A journalist’s unconventional solutions for an ailing country
Jaswant Singh

India: Issues and Ideas
by Arvind Bhandari.
Inter-India Publications, New Delhi. Pages 330. Rs 450.

India: Issues and IdeasHERE is a collection of newspaper articles written over a period by a versatile journalist. No wonder it tackles a vast variety of topics and issues that tax the mind of an average Indian. But a thread that runs through the pages is the writer’s belief that India, after Independence, has more failed than succeeded. He sees India as a rusty, corruption-ridden vehicle, crawling unwieldy. The country, he believes, urgently needs across-the-board reforms if it is to become a fast-moving and streamlined vehicle. The country’s shortsighted political leadership, he proclaims, is incapable of bringing about this transformation.

The book contains articles written by Arvind Bhandari in different newspapers in recent years. There also are some unpublished pieces, including one on Jammu and Kashmir which, he asserts, no newspaper "had the courage to publish" because it recommends plebiscite as solution to the problem.

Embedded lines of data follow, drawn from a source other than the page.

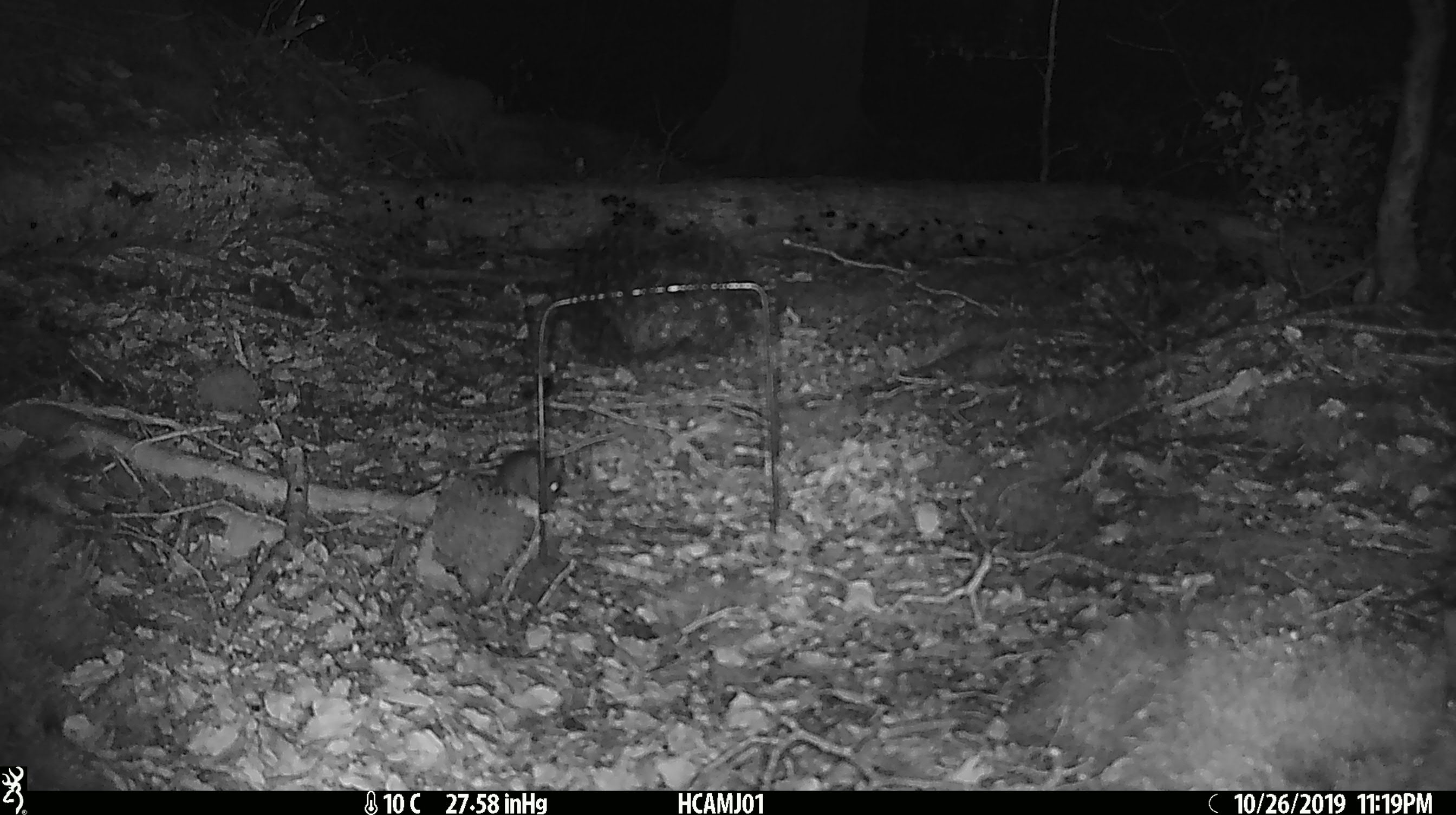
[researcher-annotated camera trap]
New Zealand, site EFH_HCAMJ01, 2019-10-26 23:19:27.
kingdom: Animalia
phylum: Chordata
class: Mammalia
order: Rodentia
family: Muridae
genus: Mus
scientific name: Mus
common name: mouse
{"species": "mouse (Mus)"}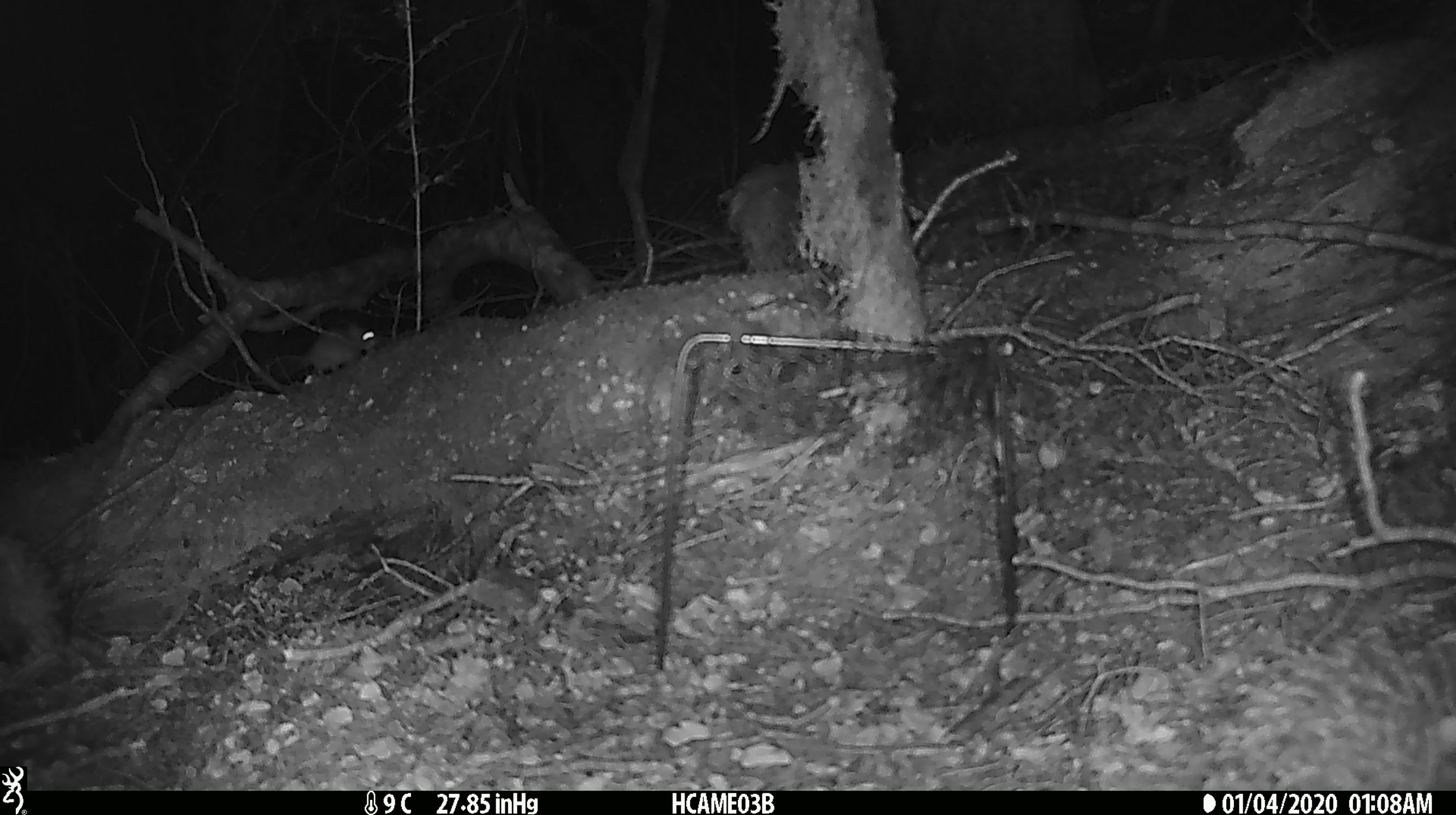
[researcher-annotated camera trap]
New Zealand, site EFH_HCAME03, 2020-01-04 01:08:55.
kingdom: Animalia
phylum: Chordata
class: Mammalia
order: Rodentia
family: Muridae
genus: Mus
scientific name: Mus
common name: mouse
Mouse (Mus).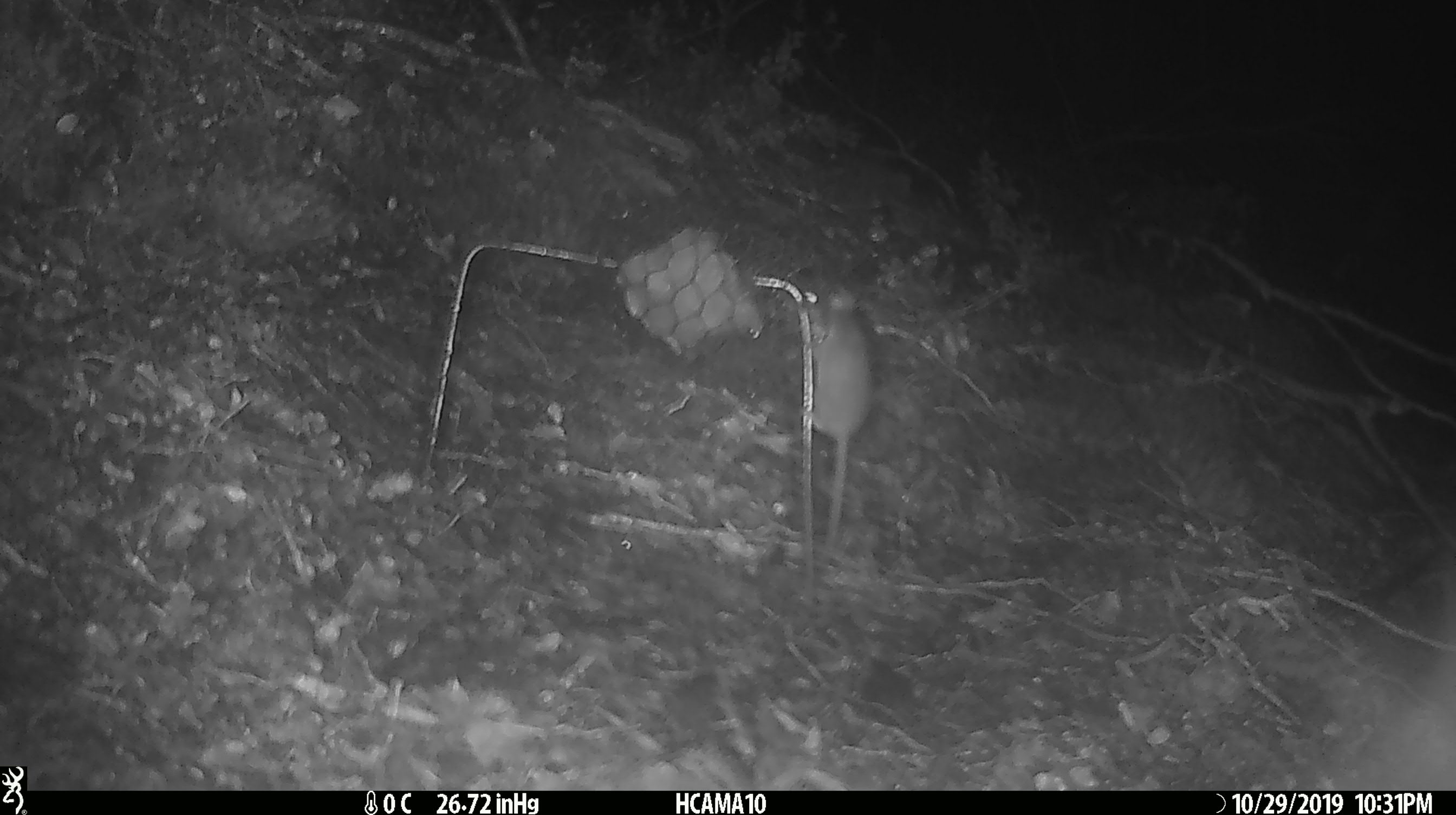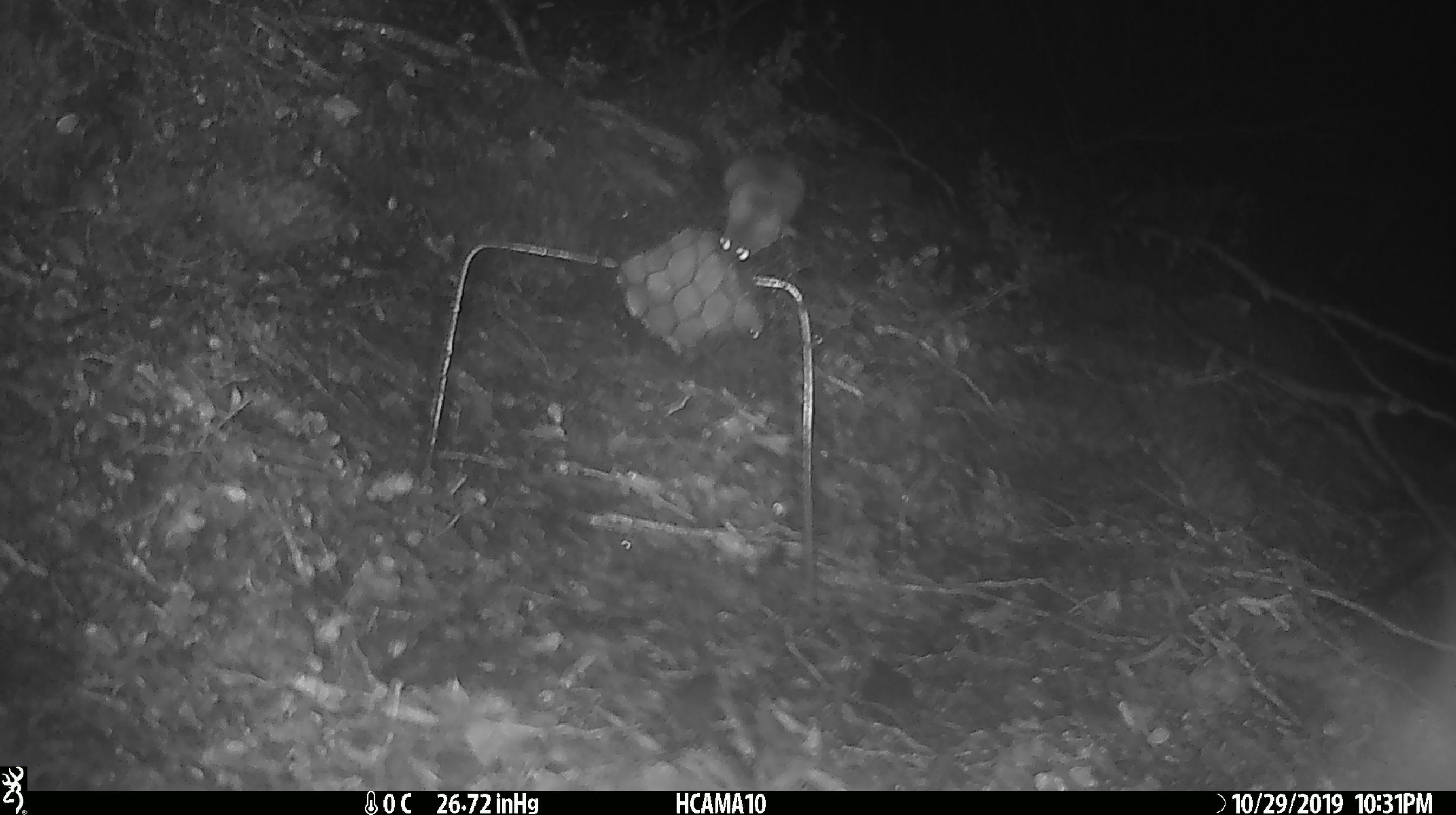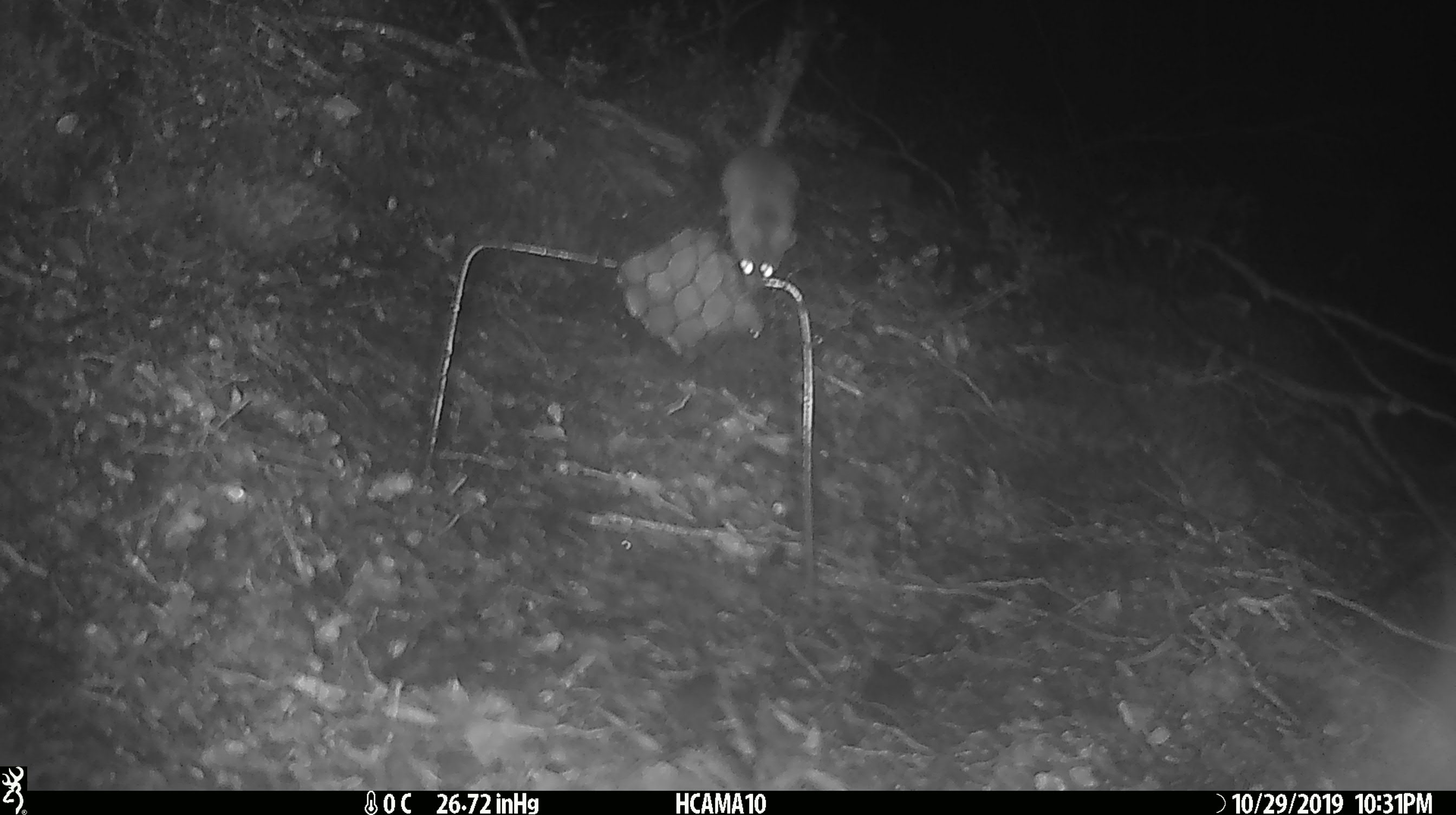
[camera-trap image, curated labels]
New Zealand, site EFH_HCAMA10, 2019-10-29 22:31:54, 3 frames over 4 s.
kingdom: Animalia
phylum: Chordata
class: Mammalia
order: Rodentia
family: Muridae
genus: Mus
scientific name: Mus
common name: mouse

There are other pieces that examine the NDA Government’s decision to dissolve the Lok Sabha prematurely and analyse whether India really shines in the glare of the slanging match between the NDA and the Congress in the run-up to the elections.

There is a long introduction running into 34 pages, which covers the entire gamut of our national life. It deals with practically every problem, big or small, that India faces. Among the problems are corruption, population explosion, administrative reforms, electoral reforms, judicial reforms, anti-poverty schemes, and so on.

He deals with these problems first in the long introduction somewhat collectively and then separately in the articles. It is perhaps for this reason that he recommends that these articles should be read in conjunction with the introduction.

Some of his observations on these issues are indeed worth quoting.

Population: In a few years, India will outstrip China to become the most populous nation of the world. But our leaders repose faith in the soft line of persuasion and propaganda. He recommends a well-organised line of incentives and disincentives.

Corruption: He believes that this malady percolates down from the top. Corruption must be tackled effectively at the highest level. He believes in a Lok Pal whose decisions should have near-mandatory force.

Communalism and Casteism: He believes that communal tensions can be reduced by introducing a common civil code. He suggests that politicised categories such as the scheduled castes and the scheduled tribes should be abolished. The criterion for help should be economic.

Education: The mad rush for college education should be curbed and entry to centres of higher education should be restricted to the deserving few.

Kashmir: Accept the Line of Control as the international border. If this is not acceptable to both the countries, let there be a plebiscite in the whole of Kashmir under UN supervision.

All these and other suggestions made in the book are capable of evoking animated debates, but there is no reason why views on particular issue should be set aside for fear of a debate or strong reaction.

The book also lists post-Independence developments in India under different Prime Ministers and in the process it describes some of the political personalities in graphic terms.